Nous demandons à Dieu de nous affermir sur la vérité, de faire de nous de Ses serviteurs pieux, de transformer nos péchés en bonnes actions et de ne pas nous humilier le jour de la présentation devant Lui. Amen.

Chers auditeurs, et jusqu'à ce que nous vous rencontrions avec un autre hadith prophétique, nous vous confions à Dieu, qui ne perd pas Ses dépôts. Que la paix, la miséricorde et les bénédictions de Dieu soient sur vous.

Écrit pour la radio

Afraa Turab

Avec le Hadith - Les hypocrites et leurs mauvaises actions

Avec le Hadith

Les hypocrites et leurs mauvaises actions

Nous vous saluons, chers amis, où que vous soyez, dans un nouvel épisode de votre émission "Avec le Hadith". Nous commençons par la meilleure salutation : que la paix, la miséricorde et les bénédictions de Dieu soient sur vous.

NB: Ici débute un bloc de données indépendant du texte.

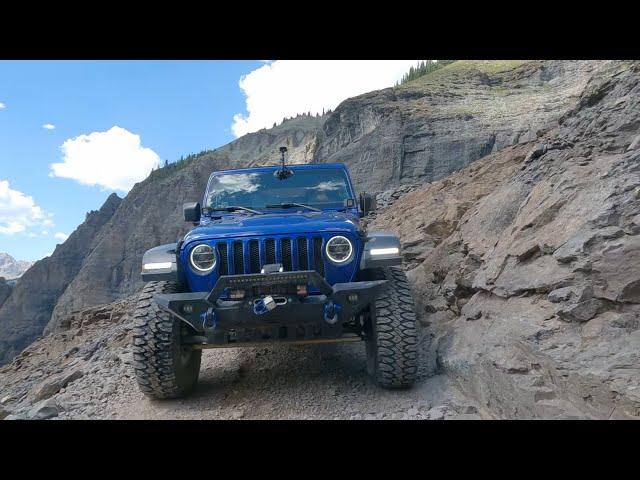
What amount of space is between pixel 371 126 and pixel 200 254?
2310cm

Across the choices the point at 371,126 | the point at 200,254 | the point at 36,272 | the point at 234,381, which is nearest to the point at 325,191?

D'après Burayda (que Dieu l'agrée), le Messager de Dieu (que la paix et les bénédictions de Dieu soient sur lui) a dit : "Ne dites pas au মুনাফিক (munafiq, hypocrite) "Seigneur", car s'il est un seigneur, vous avez mis en colère votre Seigneur Tout-Puissant." Rapporté par Abu Dawud avec une chaîne de transmission authentique.

Chers auditeurs,

La meilleure des paroles est la parole de Dieu Tout-Puissant, et la meilleure des guidées est la guidée de Son prophète Muhammad ibn Abdullah, que la prière et la paix soient sur lui. Ceci étant dit,

Ce noble hadith nous guide sur la manière de traiter avec les hypocrites que nous connaissons. Le Messager (que la paix et les bénédictions de Dieu soient sur lui) était le seul à connaître tous les hypocrites par leurs noms, mais nous pouvons en connaître certains par leurs caractéristiques, comme ceux que le Coran a mentionnés comme accomplissant les obligations avec paresse et à contrecœur, et comme ceux qui complotent contre l'islam et les musulmans, encouragent les conflits, corrompent la terre et aiment que l'indécence se propage en l'appelant, en la protégeant et en en prenant soin, et comme ceux qui mentent sur l'islam et les musulmans... et d'autres qui sont caractérisés par l'hypocrisie.

Par conséquent, nous devons comprendre ce que la loi islamique a embelli et ce qu'elle a enlaidi, afin de distinguer l'hypocrite du sincère, et de prendre les mesures appropriées à son égard. Nous ne devons pas faire confiance à celui qui fait ce qui contredit la loi islamique tout en montrant qu'il le fait par souci de l'islam et des musulmans, et nous ne devons pas le suivre ni le soutenir, ni même le décrire comme un seigneur, sinon Dieu Tout-Puissant sera en colère contre nous.

Nous, musulmans, devons être les plus soucieux de l'islam et des musulmans, et ne pas laisser à un hypocrite une porte d'entrée sur notre religion et nos familles, car ils sont parmi les choses les plus dangereuses auxquelles nous pouvons être confrontés de nos jours en raison de leur nombre et de leurs multiples visages. Nous devons avoir à l'esprit la balance islamique pour mesurer les actions de ceux qui prétendent être musulmans, car l'islam est pour nous une protection contre de tels malfaiteurs.

Nous demandons à Dieu de protéger notre nation de tels criminels, et de nous guider vers le droit chemin et la balance correcte avec laquelle nous mesurons le comportement des gens, afin de nous éloigner de ceux que Dieu n'aime pas. Amen.

Chers amis, jusqu'à ce que nous vous retrouvions avec un autre hadith prophétique, nous vous laissons sous la protection de Dieu, et que la paix, la miséricorde et les bénédictions de Dieu soient sur vous.